The COVID-19 pandemic wiped out years of growth in New York City’s office sector, erasing nearly $28.6 billion in market value and more than $850 million in property taxes in City Fiscal Year (FY) 2022. Timing its recovery is an open question, however, as employers continue to offer work-from-home options, according to a report released today by State Comptroller Thomas P. DiNapoli.
“Midtown and the Financial District are two of the largest business districts in the world. Demand for space led citywide office sector property values to more than double in the decade before the pandemic,” DiNapoli said. “When the pandemic hit, companies shifted office workers to remote work, rents fell, and vacancies rose. I am optimistic for the sector’s recovery but it’s short-term future remains uncertain as employers assess future use of the space. The city should closely monitor trends in the sector and consider the future impact on tax revenues.”
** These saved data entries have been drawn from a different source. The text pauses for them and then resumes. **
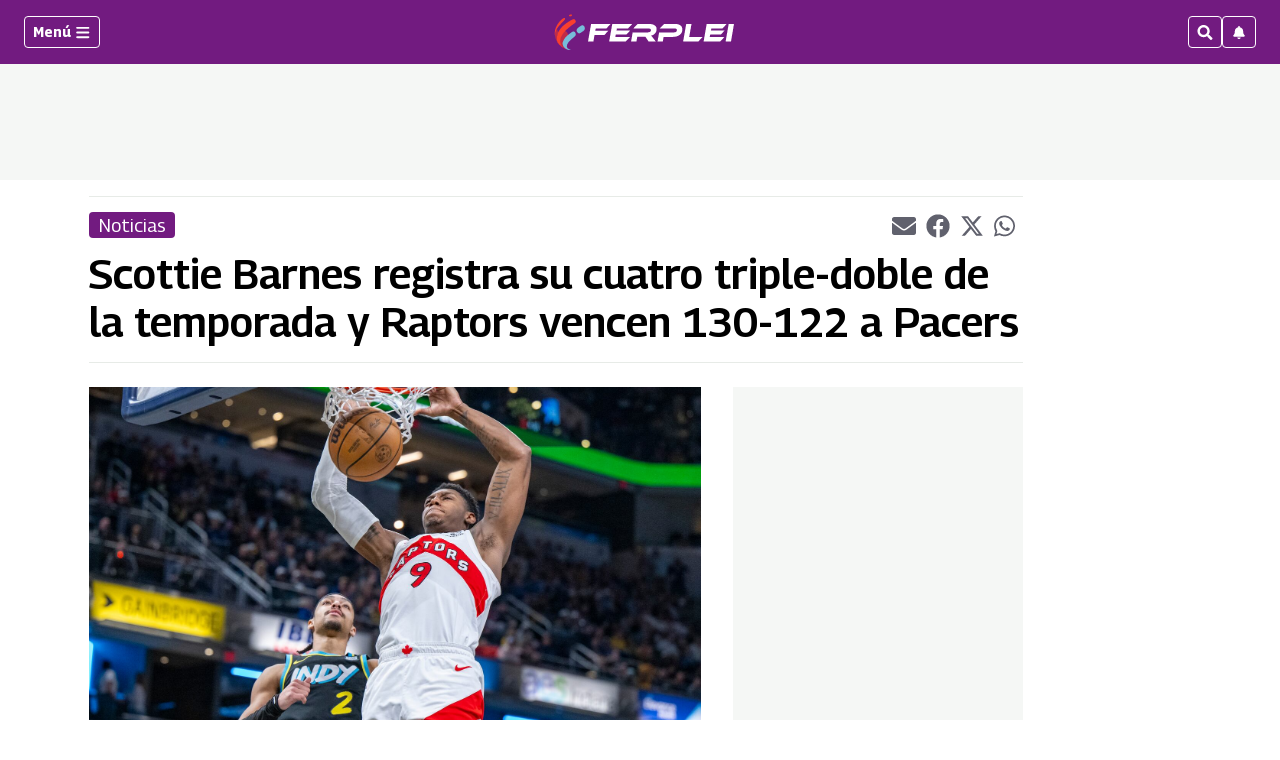

--- FILE ---
content_type: text/html; charset=utf-8
request_url: https://www.google.com/recaptcha/api2/aframe
body_size: 270
content:
<!DOCTYPE HTML><html><head><meta http-equiv="content-type" content="text/html; charset=UTF-8"></head><body><script nonce="BiMUgMg1NpXB0RUXVvVj3w">/** Anti-fraud and anti-abuse applications only. See google.com/recaptcha */ try{var clients={'sodar':'https://pagead2.googlesyndication.com/pagead/sodar?'};window.addEventListener("message",function(a){try{if(a.source===window.parent){var b=JSON.parse(a.data);var c=clients[b['id']];if(c){var d=document.createElement('img');d.src=c+b['params']+'&rc='+(localStorage.getItem("rc::a")?sessionStorage.getItem("rc::b"):"");window.document.body.appendChild(d);sessionStorage.setItem("rc::e",parseInt(sessionStorage.getItem("rc::e")||0)+1);localStorage.setItem("rc::h",'1768729206365');}}}catch(b){}});window.parent.postMessage("_grecaptcha_ready", "*");}catch(b){}</script></body></html>

--- FILE ---
content_type: application/javascript; charset=utf-8
request_url: https://fundingchoicesmessages.google.com/f/AGSKWxVX-nD7FHo_O2onNy_TLPyUsBiKku8Atmi5bCtnod9d-45PCDbTOIipxD1p_JQNz_4QGgLjV3bYzsb6j_kqJYV6I8QQ1M5P_FBBPG4r6P3Je4cTev-W6DZiIdluh2V86JsyUX8fAPYvZ689h4zK9z44K1zaEgr5W5YM3b9UPB1LUhUoPYGmcfoI15c=/__300x250b./adshow._files/ad./smartAd?/adv_vert.
body_size: -1292
content:
window['91207720-6ed7-479b-be80-81abb6a51918'] = true;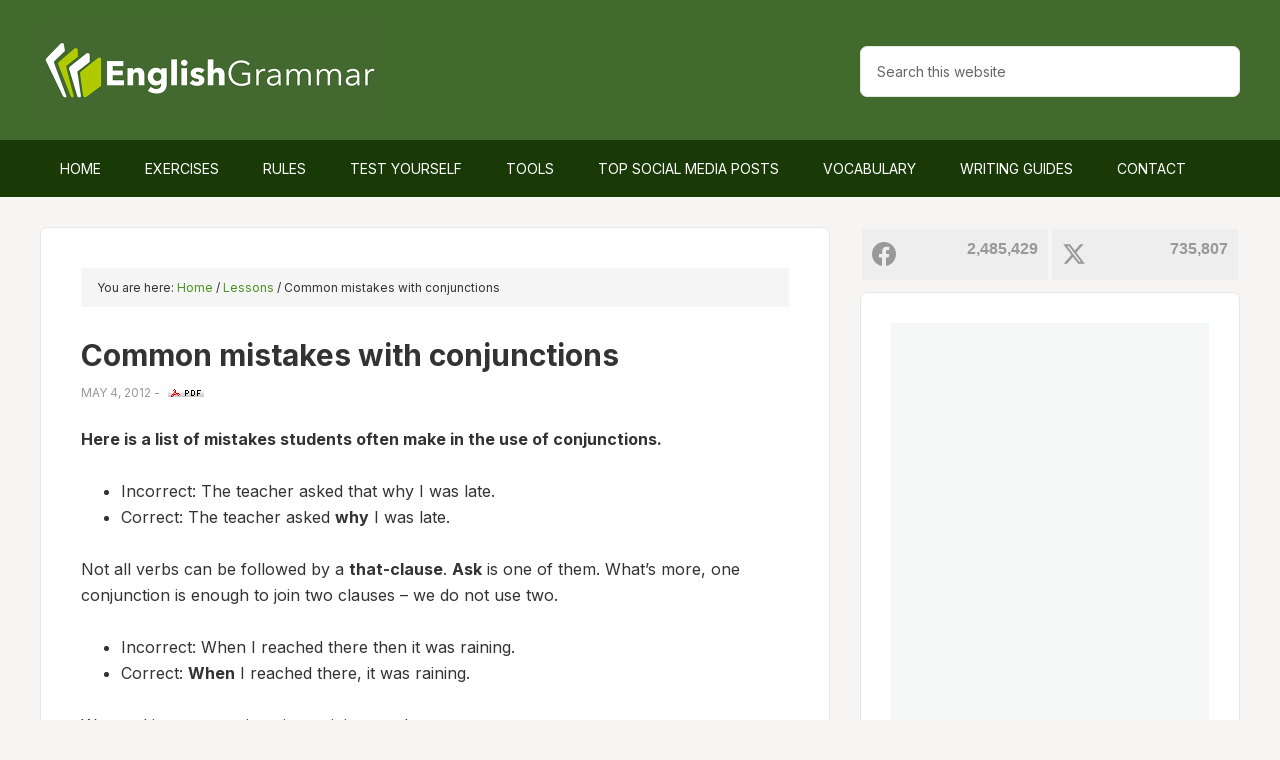

--- FILE ---
content_type: text/html; charset=UTF-8
request_url: https://www.englishgrammar.org/common-mistakes-conjunctions/?essb_counter_cache=rebuild
body_size: -348
content:
{"total":129,"facebook":"113","twitter":"16","linkedin":"","mail":"0"}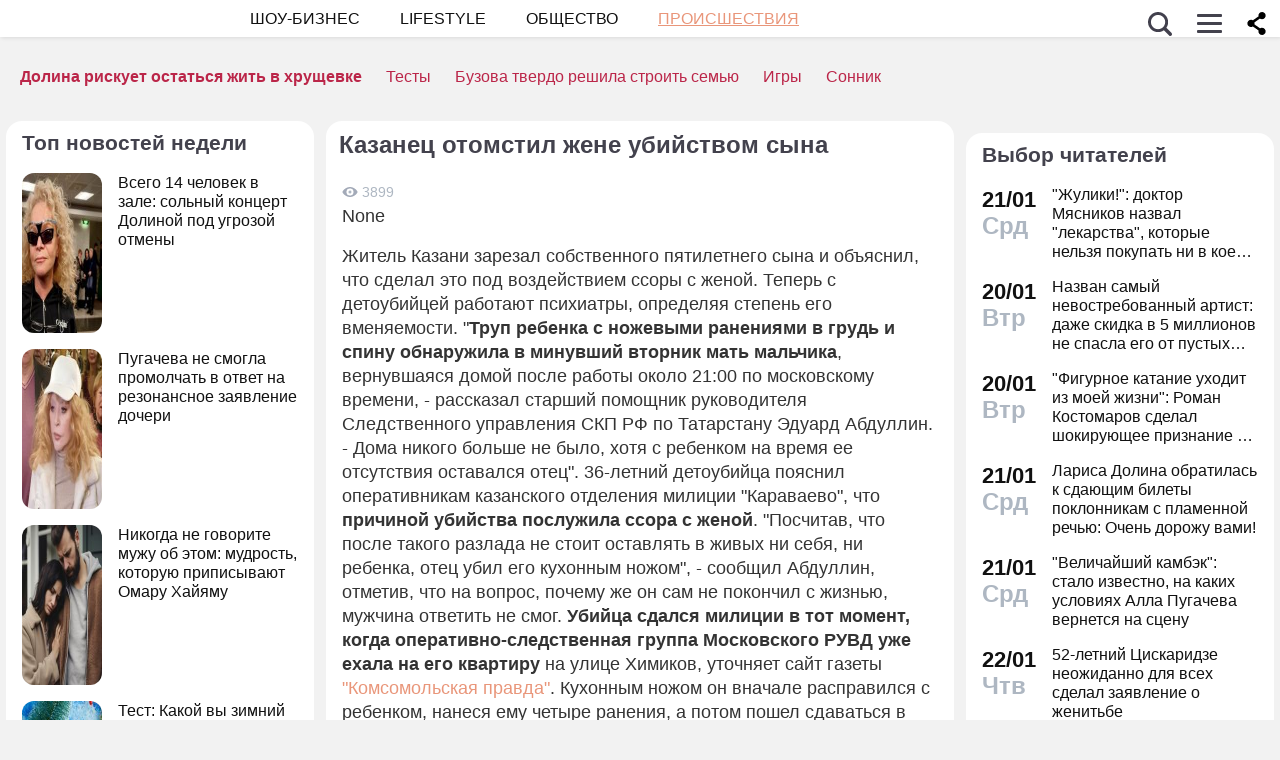

--- FILE ---
content_type: application/javascript; charset=utf-8
request_url: https://fundingchoicesmessages.google.com/f/AGSKWxX4y5XBKYXPuQcuSYKim2XhW3CXKWTrwBR0fFZrbf7aWn4CA0asGB8xcfv6uDgg0HimYKFE1hXt-x_86lqUHetAfB1rUQ_maFMS2Inbw99tDYkGMbyRcBy8EuQrWgx4qtBcP-31BOrEnjzYJM6GXMjtgGivMJfeJ-uQ5WroeZbARAtTST-nS82SoV8x/_/ebayad./adsrot./ads_home?-729x91-_adv/leaderboard_
body_size: -1290
content:
window['ae465209-f64f-4fba-a4a9-1cc387ab3a04'] = true;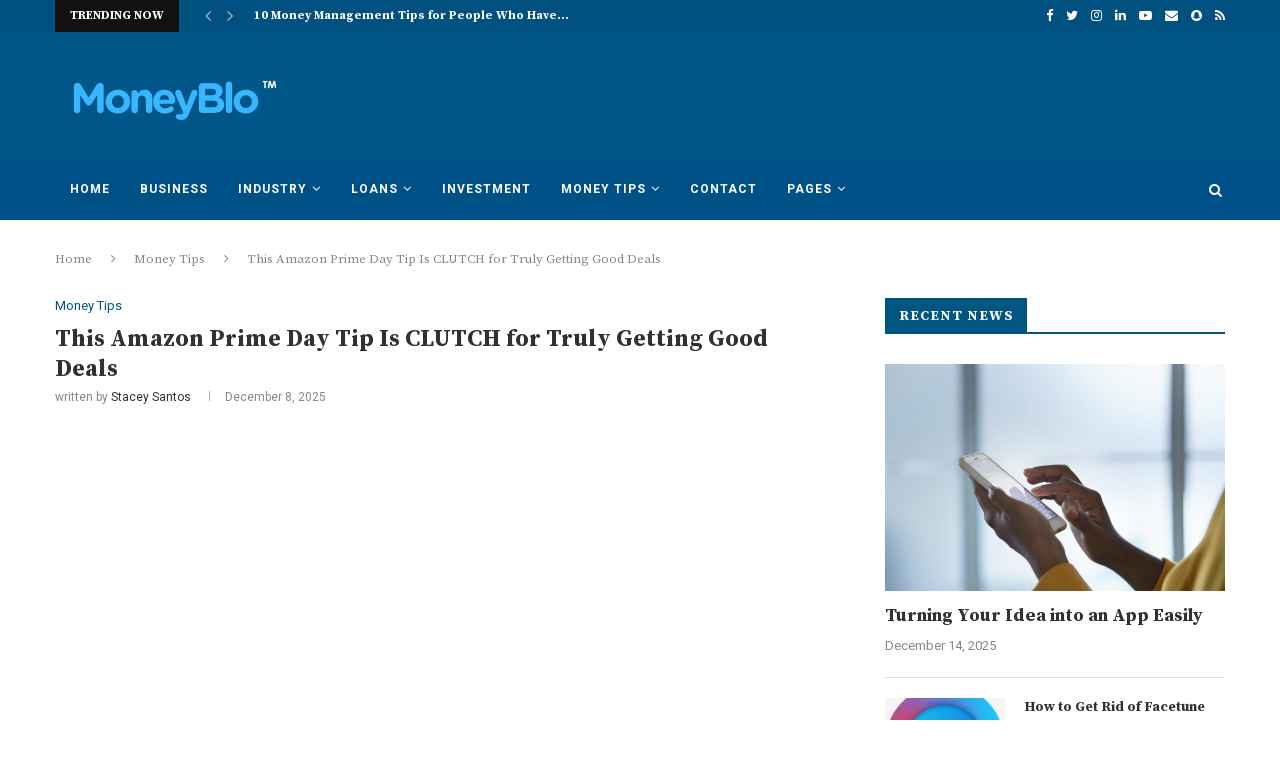

--- FILE ---
content_type: text/html; charset=utf-8
request_url: https://www.google.com/recaptcha/api2/aframe
body_size: 266
content:
<!DOCTYPE HTML><html><head><meta http-equiv="content-type" content="text/html; charset=UTF-8"></head><body><script nonce="4gij4iRRjr70uLkS05rPGg">/** Anti-fraud and anti-abuse applications only. See google.com/recaptcha */ try{var clients={'sodar':'https://pagead2.googlesyndication.com/pagead/sodar?'};window.addEventListener("message",function(a){try{if(a.source===window.parent){var b=JSON.parse(a.data);var c=clients[b['id']];if(c){var d=document.createElement('img');d.src=c+b['params']+'&rc='+(localStorage.getItem("rc::a")?sessionStorage.getItem("rc::b"):"");window.document.body.appendChild(d);sessionStorage.setItem("rc::e",parseInt(sessionStorage.getItem("rc::e")||0)+1);localStorage.setItem("rc::h",'1768719978142');}}}catch(b){}});window.parent.postMessage("_grecaptcha_ready", "*");}catch(b){}</script></body></html>

--- FILE ---
content_type: text/css
request_url: https://moneyblo.com/wp-content/litespeed/css/9ea6a64a28b0d3935896711bbfdb5afa.css?ver=b5afa
body_size: -1070
content:
/*!
*  Weather Icons 2.0
*  Maintained at http://erikflowers.github.io/weather-icons
*/@font-face{font-display:swap;font-family:weathericons;src:url(/wp-content/themes/soledad/fonts/weathericons.eot);src:url(/wp-content/themes/soledad/fonts/weathericons.eot?#iefix) format('embedded-opentype'),url(/wp-content/themes/soledad/fonts/weathericons.woff2) format('woff2'),url(/wp-content/themes/soledad/fonts/weathericons.woff) format('woff'),url(/wp-content/themes/soledad/fonts/weathericons.ttf) format('truetype'),url(/wp-content/themes/soledad/fonts/weathericons.svg#weather_iconsregular) format('svg');font-weight:400;font-style:normal}.wi{display:inline-block;font-family:weathericons;font-style:normal;font-weight:400;line-height:1;-webkit-font-smoothing:antialiased;-moz-osx-font-smoothing:grayscale}.wi-day-sunny:before{content:"\f00d"}.wi-cloudy:before{content:"\f013"}.wi-day-rain:before{content:"\f008"}.wi-day-thunderstorm:before{content:"\f010"}.wi-day-showers:before{content:"\f009"}.wi-day-cloudy-high:before{content:"\f07d"}.wi-night-clear:before{content:"\f02e"}.wi-night-alt-cloudy:before{content:"\f086"}.wi-night-cloudy:before{content:"\f031"}.wi-night-showers:before{content:"\f037"}.wi-night-rain:before{content:"\f036"}.wi-night-thunderstorm:before{content:"\f03b"}.wi-night-snow-wind:before{content:"\f066"}.wi-night-alt-cloudy-high:before{content:"\f07e"}.wi-windy:before{content:"\f021"}.wi-humidity:before{content:"\f078"}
Questions over the configuration of space and a potential uptick in per-worker square footage may take years to settle. The continuation of the pandemic, firmer changes to commuting patterns, increasing subleases and vacancies, and the return of demand for residential space are likely to influence conversations over the best use of physical space in the coming months and years.
The full market value of New York City office buildings, estimated at $172 billion in FY 2021, fell 16.6% in the FY 2022 final assessment roll, the first decline in total office property market values since at least FY 2000, reflecting decreased demand brought on by the COVID-19 pandemic. The city had 463 million square feet of inventory as of the second quarter of 2021, accounting for 11% of all office space in the nation.
Pre-Pandemic Job Growth Drove Demand for Space
New York City’s office sector reached a total of 1.6 million jobs in 2019, the highest level on record. Office sector employment makes up about a third of all jobs in the city, compared to a quarter in the rest of the state and the nation. In 2019, the sector contributed $705 billion to the city’s gross product, accounting for 66% of the city’s output.
Most office sector workers in the city were well paid, with an average annual salary of $183,900 in 2020. Even when excluding high earners in the financial securities sector, the average salary was $145,290. This is higher than the citywide average ($110,190) and much higher than the average for non-office jobs ($62,730).
In FY 2021 (assessed before the pandemic began), office property values reached $172 billion and billable values (the market value on which property tax is levied) reached $71 billion. Both had more than doubled over the prior 10 years. Office market values made up about 13% of total market values.
Office Space After the Pandemic
In 2020, office employment fell 5.7% while total employment dropped 11.1%. Many office workers shifted to remote work, with just 5% on-site in April 2020.
DiNapoli’s report found that average asking rents showed little change in the early stages of the pandemic, but began to fall significantly in the fourth quarter of 2020. By the second quarter of 2021, asking rents were down 4.2% from the prior year and vacancy rates were at 18.3%, a level not seen in over 30 years. The large volume of vacant office space has revived conversation about the conversion of some of that space into residential housing.
The office sector began experiencing measurable changes in demand in the second quarter of 2020 when Manhattan new leasing fell to 2.5 million square feet, 75% below the level one year earlier. Renewal activity fared better at 7.2 million square feet, a decrease of 15% from 2019.
Reduced demand for office space contributed to a 5.2% decline in overall billable values in FY 2022, the first decline in more than 20 years. Some of the city's most expensive office properties dropped significantly. For example, the market price of the World Trade Center complex dropped by 23.1%.
In FY 2021, the office sector provided an estimated $6.9 billion in direct revenue in property taxes, real estate transaction taxes, mortgage taxes and commercial rent taxes. Property taxes from the office sector raise more than any other property type subcomponent (e.g., single-family homes or multifamily rental buildings). Office sector property tax collections alone surpassed the entire budgets of the city’s Sanitation, Fire, Transportation, and Parks and Recreation departments, combined.
Commercial real estate such as office and retail buildings account for an outsized share of tax collections because they are assessed at a much higher rate than residential properties. In FY 2021, office buildings accounted for 12.6% of the market value of properties on the assessment roll, but more than a fourth (26.2%) of the billable taxable values at $71 billion.
The city collected $1 billion in transfer taxes and $816 million in mortgage taxes in FY 2021, the second year of declines as a result of pandemic impacts. DiNapoli estimates that $216 million of these taxes were generated by office properties, less than half of the $461 million generated in FY 2020.
Office employment has remained steadier than overall employment and is expected to continue to grow, which is likely to support future demand for space. Multiyear leases extending into 2023 and healthier balance sheets of property owners have also provided some short-term stability in the office real estate market.
The city’s tentative assessment roll for FY 2023, to be released in January 2022, will provide further insight on the potential duration and magnitude of the impact on city finances.
DiNapoli urged the city to monitor the overall employment and real estate markets, including differences in submarkets, to deliberate carefully over its choices to influence office employment and space, and to ensure that policy decisions will mitigate negative impacts on tax revenue and the economy.